Essener SPD und Flüchtlinge: Angst vor Gettoisierung

Der arme Norden der Stadt Essen soll die meisten Flüchtlinge aufnehmen. Das passt den Genossen dort nicht. Am Samstag ist Parteitag.

Häuser in einer Innenstadt

Mehrere SPD-Ortsvereine hatten zu einem Protestmarsch aufgerufen Foto: dpa

ESSEN taz | Der Karnaper Markt ist menschenleer. Der zentrale Platz im Essener Norden wirkt trostlos am Freitagabend: eine Sparkasse, zwei Supermärkte, ein Blumengeschäft. „Früher mussten wir zum Einkaufen sogar in die Innenstadt fahren“, erzählt der 45-jährige Stephan Duda, seit zwei Jahren Vorsitzender des ansässigen SPD-Ortsvereins und gerade wieder im Amt bestätigt.
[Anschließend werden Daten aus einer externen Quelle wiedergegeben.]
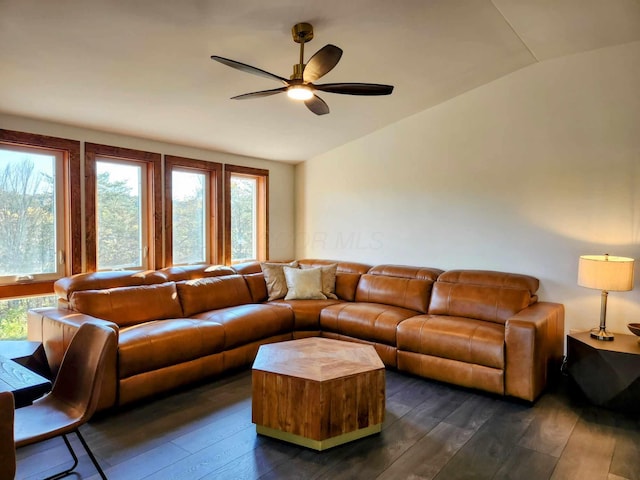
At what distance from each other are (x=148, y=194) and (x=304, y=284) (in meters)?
1.98

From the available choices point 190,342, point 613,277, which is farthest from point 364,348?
point 613,277

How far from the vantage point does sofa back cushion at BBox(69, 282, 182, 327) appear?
3215mm

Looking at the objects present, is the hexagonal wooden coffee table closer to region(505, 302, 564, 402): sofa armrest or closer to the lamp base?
region(505, 302, 564, 402): sofa armrest

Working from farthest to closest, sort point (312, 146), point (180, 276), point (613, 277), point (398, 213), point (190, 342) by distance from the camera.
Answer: point (312, 146) → point (398, 213) → point (180, 276) → point (190, 342) → point (613, 277)

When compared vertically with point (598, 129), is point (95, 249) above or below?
below

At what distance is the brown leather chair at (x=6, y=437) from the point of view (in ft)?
4.09

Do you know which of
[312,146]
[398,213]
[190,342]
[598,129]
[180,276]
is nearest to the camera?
[190,342]

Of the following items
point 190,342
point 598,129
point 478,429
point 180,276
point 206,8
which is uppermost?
point 206,8

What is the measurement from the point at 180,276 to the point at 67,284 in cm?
103

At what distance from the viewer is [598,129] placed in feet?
11.1

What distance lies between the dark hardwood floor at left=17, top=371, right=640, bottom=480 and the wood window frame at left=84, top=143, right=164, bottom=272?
166 centimetres

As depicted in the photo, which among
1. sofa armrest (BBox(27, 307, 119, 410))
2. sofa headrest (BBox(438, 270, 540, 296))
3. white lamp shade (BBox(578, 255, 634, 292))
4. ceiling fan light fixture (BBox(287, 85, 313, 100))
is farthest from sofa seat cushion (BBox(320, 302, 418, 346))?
ceiling fan light fixture (BBox(287, 85, 313, 100))

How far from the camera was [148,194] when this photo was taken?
416 cm

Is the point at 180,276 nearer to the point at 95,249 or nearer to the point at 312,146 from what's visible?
the point at 95,249
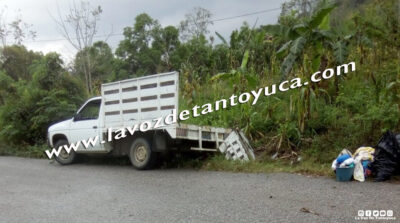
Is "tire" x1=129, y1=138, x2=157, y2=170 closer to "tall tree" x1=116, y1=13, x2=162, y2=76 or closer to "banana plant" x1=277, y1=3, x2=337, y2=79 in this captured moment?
"banana plant" x1=277, y1=3, x2=337, y2=79

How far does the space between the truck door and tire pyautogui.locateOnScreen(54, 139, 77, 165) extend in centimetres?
44

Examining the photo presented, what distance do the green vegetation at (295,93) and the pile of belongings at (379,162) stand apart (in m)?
0.73

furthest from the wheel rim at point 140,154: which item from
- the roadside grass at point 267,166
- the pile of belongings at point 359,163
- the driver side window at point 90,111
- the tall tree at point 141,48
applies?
the tall tree at point 141,48

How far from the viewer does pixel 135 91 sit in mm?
8461

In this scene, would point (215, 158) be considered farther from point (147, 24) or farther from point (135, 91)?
point (147, 24)

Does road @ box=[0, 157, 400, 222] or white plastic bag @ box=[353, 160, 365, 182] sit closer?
road @ box=[0, 157, 400, 222]

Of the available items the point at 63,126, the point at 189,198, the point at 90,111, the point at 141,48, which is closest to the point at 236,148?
the point at 189,198

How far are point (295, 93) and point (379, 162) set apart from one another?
316 centimetres

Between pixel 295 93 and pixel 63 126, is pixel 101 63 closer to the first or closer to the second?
pixel 63 126

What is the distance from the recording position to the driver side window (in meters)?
9.61

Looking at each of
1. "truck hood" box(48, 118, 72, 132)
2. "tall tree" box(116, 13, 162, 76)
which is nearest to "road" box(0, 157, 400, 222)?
"truck hood" box(48, 118, 72, 132)

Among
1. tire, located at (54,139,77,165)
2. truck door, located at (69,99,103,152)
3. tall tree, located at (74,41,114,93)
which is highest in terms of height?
tall tree, located at (74,41,114,93)

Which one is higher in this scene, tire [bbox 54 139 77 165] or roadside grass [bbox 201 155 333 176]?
tire [bbox 54 139 77 165]

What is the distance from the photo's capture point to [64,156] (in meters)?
10.5
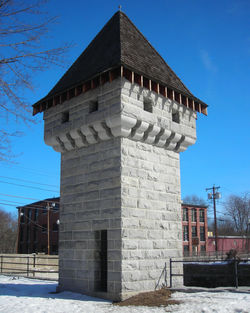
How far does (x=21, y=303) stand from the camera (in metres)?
9.72

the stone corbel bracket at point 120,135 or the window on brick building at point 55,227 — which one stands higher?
the stone corbel bracket at point 120,135

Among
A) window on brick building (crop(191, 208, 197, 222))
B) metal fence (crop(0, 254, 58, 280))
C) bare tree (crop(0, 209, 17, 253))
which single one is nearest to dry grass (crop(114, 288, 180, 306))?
metal fence (crop(0, 254, 58, 280))

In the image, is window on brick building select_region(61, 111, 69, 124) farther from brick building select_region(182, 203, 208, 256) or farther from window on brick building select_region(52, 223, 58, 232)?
brick building select_region(182, 203, 208, 256)

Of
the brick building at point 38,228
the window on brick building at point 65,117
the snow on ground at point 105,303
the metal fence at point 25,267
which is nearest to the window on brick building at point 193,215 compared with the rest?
the brick building at point 38,228

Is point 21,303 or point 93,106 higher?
point 93,106

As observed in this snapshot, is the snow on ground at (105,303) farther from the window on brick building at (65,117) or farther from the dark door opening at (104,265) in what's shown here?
the window on brick building at (65,117)

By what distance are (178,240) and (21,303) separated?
565cm

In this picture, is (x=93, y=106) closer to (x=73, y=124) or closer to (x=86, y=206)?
(x=73, y=124)

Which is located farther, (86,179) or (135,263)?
(86,179)

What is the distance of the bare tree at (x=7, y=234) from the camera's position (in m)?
80.6

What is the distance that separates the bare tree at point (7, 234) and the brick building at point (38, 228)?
1553 cm

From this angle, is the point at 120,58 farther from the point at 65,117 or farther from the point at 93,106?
the point at 65,117

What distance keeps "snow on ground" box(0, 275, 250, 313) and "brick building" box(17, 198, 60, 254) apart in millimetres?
42803

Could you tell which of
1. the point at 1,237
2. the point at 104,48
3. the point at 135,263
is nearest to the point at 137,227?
the point at 135,263
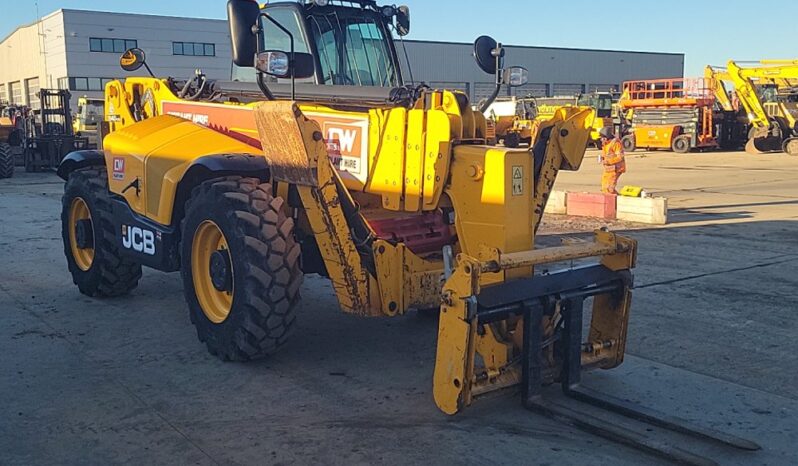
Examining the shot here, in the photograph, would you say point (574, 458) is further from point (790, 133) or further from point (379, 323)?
point (790, 133)

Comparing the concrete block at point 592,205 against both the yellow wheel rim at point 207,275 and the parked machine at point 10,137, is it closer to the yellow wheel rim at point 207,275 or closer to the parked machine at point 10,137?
the yellow wheel rim at point 207,275

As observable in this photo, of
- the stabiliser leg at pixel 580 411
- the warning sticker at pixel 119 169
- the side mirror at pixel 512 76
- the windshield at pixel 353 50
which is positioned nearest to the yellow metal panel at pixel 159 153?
Result: the warning sticker at pixel 119 169

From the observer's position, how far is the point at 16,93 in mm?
58594

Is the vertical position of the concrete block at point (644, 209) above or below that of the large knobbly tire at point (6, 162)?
below

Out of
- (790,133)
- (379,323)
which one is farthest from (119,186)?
(790,133)

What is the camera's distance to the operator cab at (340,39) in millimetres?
5848

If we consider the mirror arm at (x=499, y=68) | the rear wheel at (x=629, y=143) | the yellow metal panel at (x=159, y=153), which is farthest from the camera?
the rear wheel at (x=629, y=143)

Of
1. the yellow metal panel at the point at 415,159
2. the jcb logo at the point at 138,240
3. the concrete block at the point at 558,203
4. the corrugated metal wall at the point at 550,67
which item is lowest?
the concrete block at the point at 558,203

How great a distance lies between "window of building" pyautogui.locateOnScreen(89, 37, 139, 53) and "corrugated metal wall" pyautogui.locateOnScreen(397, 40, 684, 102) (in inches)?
741

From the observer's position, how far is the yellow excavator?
2812 cm

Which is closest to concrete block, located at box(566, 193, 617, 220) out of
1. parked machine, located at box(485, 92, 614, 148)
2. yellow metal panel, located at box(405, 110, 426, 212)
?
yellow metal panel, located at box(405, 110, 426, 212)

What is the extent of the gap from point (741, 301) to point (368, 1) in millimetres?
4326

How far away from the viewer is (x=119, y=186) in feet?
21.4

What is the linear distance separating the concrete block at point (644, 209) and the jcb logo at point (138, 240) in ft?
27.1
Weil das einzige Café schon geschlossen hat, kommen er und SPD-Ratsherr Guido Reil zum Interview in die Supermarktbäckerei. Die beiden Männer trugen wesentlich dazu bei, dass die Essener Sozialdemokraten seit Monaten überregional für Schlagzeilen sorgen.

Reil eckte zu Jahresanfang mit integrationskritischen Aussagen an. Daraufhin riefen Duda und zwei weitere SPD-Ortsvereine zum Protest gegen neue Flüchtlingsunterkünfte auf. Ihr Slogan: „Genug ist genug – Der Norden ist voll.“ So etwas hätte man bislang eher der AfD zugetraut. Die Demo wurde schließlich abgesagt, weil die Landesparteispitze Druck machte. Ministerpräsidentin Hannelore Kraft (SPD) verurteilte die Aktion entschieden und schickte Generalsekretär André Stinka, um die Essener Genossen zur Räson zu bringen.

„Das war sehr provokant, da bin ich über die Grenze geschossen“, räumt Stephan Duda rückblickend ein. In der rechten Ecke – nein, dort wolle er dann doch nicht stehen. Aber er hätte sich gewünscht, dass die Parteispitze mit ihm mal über die Beweggründe gesprochen hätte, anstatt nur Rüffel zu verteilen. Der Protest sei im Kern berechtigt.

Nord-Süd-Grenze

Worauf Duda hinaus will: Sechs von insgesamt sieben Großunterkünften für Flüchtlinge hatte der Rat der Stadt Essen im Norden geplant. Der Norden gilt als Brennpunkt: Die Arbeitslosenquote ist mehr als doppelt so hoch wie im Landesdurchschnitt, 40 Prozent der Einwohner haben einen Migrationshintergrund. Die Angst vor weiterer Gettoisierung treibt die Menschen um. Im Stadtteil Altenessen etwa beherrschen seit Jahren libanesische Familienclans die Straße. Die Polizei versucht vergeblich, die Lage in den Griff zu bekommen. Der „arme“ Norden wirkt abgehängt. Wie ein Grenzstreifen teilt die A40 ihn vom „reichen“ Süden ab.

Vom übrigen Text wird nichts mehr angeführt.